■ Assigned task 1
In the Pittsburgh blog text, could you copy word for word the part that opens with the words containing "2 More Ways" and closes with "nepotism wasn't enough.)"?
■ Assigned task 2
Answer these about the Pittsburgh blog text:
(a) What is PennDOT adding on East Carson Street?
(b) When an international summit arrives with less than six months' notice, what does the writer say a city is draped in?
(c) At the wine kiosks, what is swiped to prove a buyer is 21?

■ Text under study

Instead of looking into commuter rail options on Rte 28 years ago, PennDOT is spending hundreds of millions of dollars on adjusting the lanes. PennDOT is currently negatively impacting retail and everyone on East Carson Street to add turning lanes. The city was ready to go ahead with rehabilitating a decrepit McArdle bridge, but: has taken longer than anticipated to get PennDOT to review and certify the plan.

Maybe they were too busy designing signs to spend stimulus money on? No delays there.

Tuesday, July 14, 2009

Playing Dress-Up

When an international summit is dropped on your plate with a notice of less than 6 months, you don't have time to rebuild your city. Instead, you drape it in canvas. Or at least that's what you do when the public eyesore is interrupting a spectacular view.

My only question is why did we wait so long? Why is it OK to buy a building, plan to transform it into a hotel/condominiums but in the meantime leave a vacant mess awaiting a wrecking ball that is smeared with graffiti? If you buy a building, you're responsible for it. If the Reddup crew can fine me for not weeding my property (they haven't, by the way), then major developers should be fined until they clean up eyesores around town.

If we act like a city that could get picked for an international summit location all the time, when it happens, we won't hear a chorus of: "Why Pittsburgh?"

Thursday, July 9, 2009

2 More Ways the LCB Is Wasting Your Money

Attempting to be more "customer friendly", the hated Pennsylvania Liquor Control Board is unveiling more ways to waste taxpayer money. (As if giving away lucrative customer service contracts based on nepotism wasn't enough.)

1) Mechanized wine "kiosks". In a day and age when cigarette machines have been declared illegal in more states than not, the Pennsylvania Liquor Control board is patting itself on the back for being the first state to introduce wine kiosks. Oh, they say, you just swipe your license in to prove your 21, and breathe to prove your not drunk. Except without an actual person selling you things (or some pretty state-of-the-art-expensive cameras), there's no way to prove that the person swiping is the same as the person breathing is the same as the person buying. For decades college students have found ways around underage drinking laws. Now, the state wants to hand them the biggest loophole ever. I'll admit I originally thought wine kiosks were a great idea, but now I realize that it was just I'd been living in Pennsylvania too long.

■ Given information

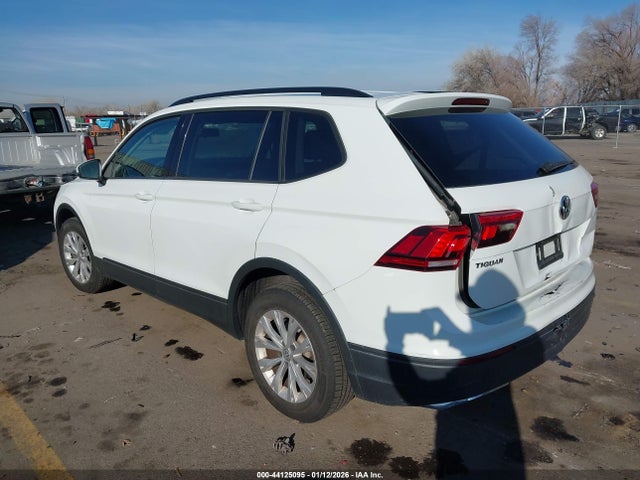 Volkswagen Tiguan 2.0t S 2019 3VV0B7AX0KM026596 Image 3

■ Written answer 1
2 More Ways the LCB Is Wasting Your Money

Attempting to be more "customer friendly", the hated Pennsylvania Liquor Control Board is unveiling more ways to waste taxpayer money. (As if giving away lucrative customer service contracts based on nepotism wasn't enough.)

■ Written answer 2
(a) Turning lanes.
(b) Canvas.
(c) A license.